Records from a spatial question set:
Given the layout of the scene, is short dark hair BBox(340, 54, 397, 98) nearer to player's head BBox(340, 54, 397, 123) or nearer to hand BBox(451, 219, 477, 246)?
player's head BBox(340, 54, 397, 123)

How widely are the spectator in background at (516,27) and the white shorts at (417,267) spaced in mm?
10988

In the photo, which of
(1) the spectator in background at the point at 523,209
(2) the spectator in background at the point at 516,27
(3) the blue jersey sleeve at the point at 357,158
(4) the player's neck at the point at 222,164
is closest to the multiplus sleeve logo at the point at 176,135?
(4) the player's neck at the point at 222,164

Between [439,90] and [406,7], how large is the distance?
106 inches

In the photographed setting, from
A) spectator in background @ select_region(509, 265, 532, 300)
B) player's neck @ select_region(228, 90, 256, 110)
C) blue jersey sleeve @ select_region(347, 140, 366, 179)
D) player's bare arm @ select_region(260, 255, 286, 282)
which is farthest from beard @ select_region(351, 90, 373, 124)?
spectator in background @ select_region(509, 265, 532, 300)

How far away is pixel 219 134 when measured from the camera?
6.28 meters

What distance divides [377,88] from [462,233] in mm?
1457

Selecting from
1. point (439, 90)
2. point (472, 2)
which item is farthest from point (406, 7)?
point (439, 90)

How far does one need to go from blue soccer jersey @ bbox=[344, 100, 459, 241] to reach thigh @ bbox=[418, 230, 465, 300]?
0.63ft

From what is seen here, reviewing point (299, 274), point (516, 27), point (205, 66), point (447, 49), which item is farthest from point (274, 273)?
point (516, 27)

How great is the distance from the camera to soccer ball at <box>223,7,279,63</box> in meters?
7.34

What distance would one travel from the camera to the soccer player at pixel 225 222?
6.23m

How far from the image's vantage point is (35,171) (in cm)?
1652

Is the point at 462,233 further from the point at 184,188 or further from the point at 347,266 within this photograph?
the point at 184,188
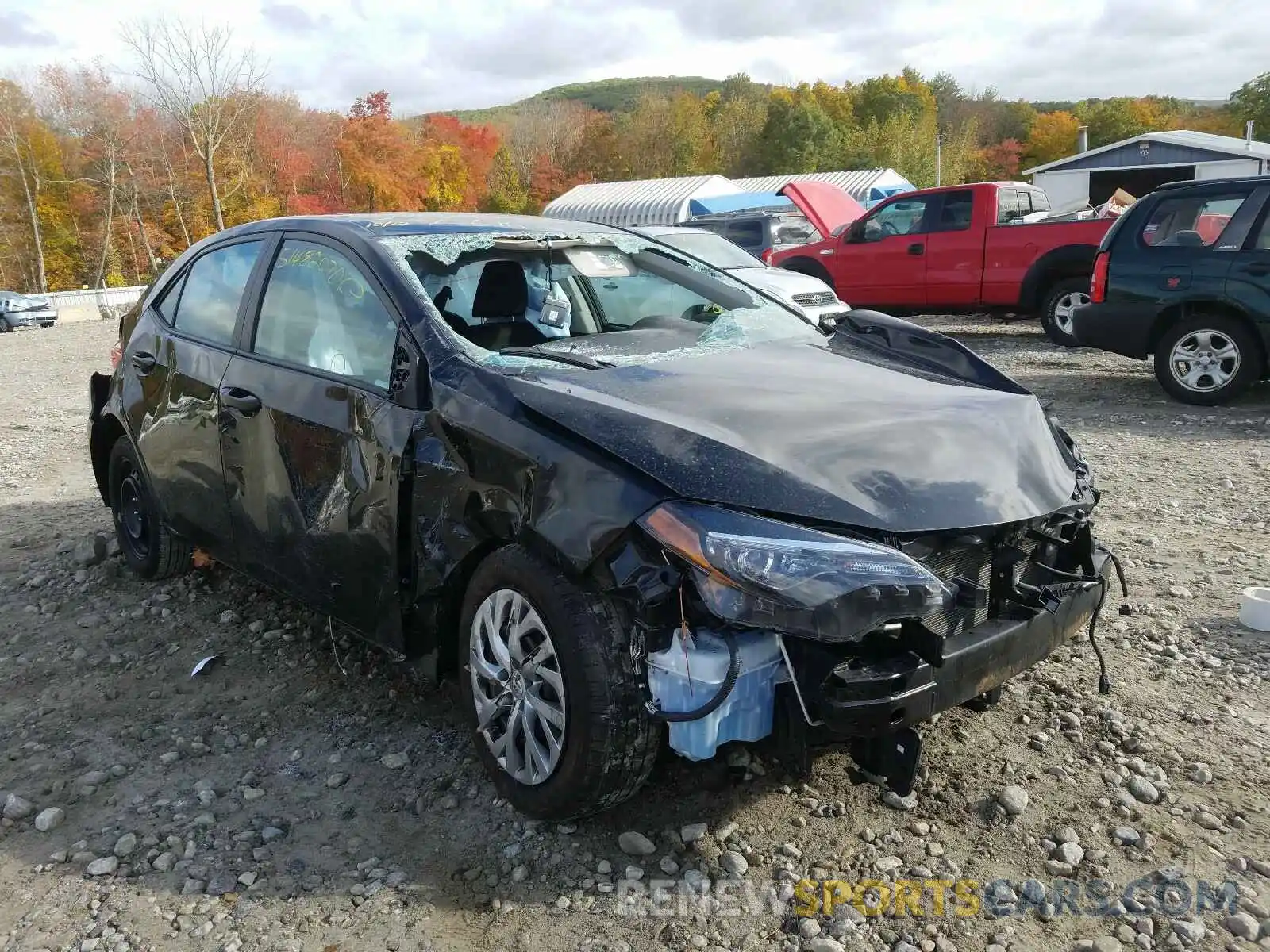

• Problem requirements: State how many of the lines above contain the word "which". Reply with the number alone.

• Task solution: 4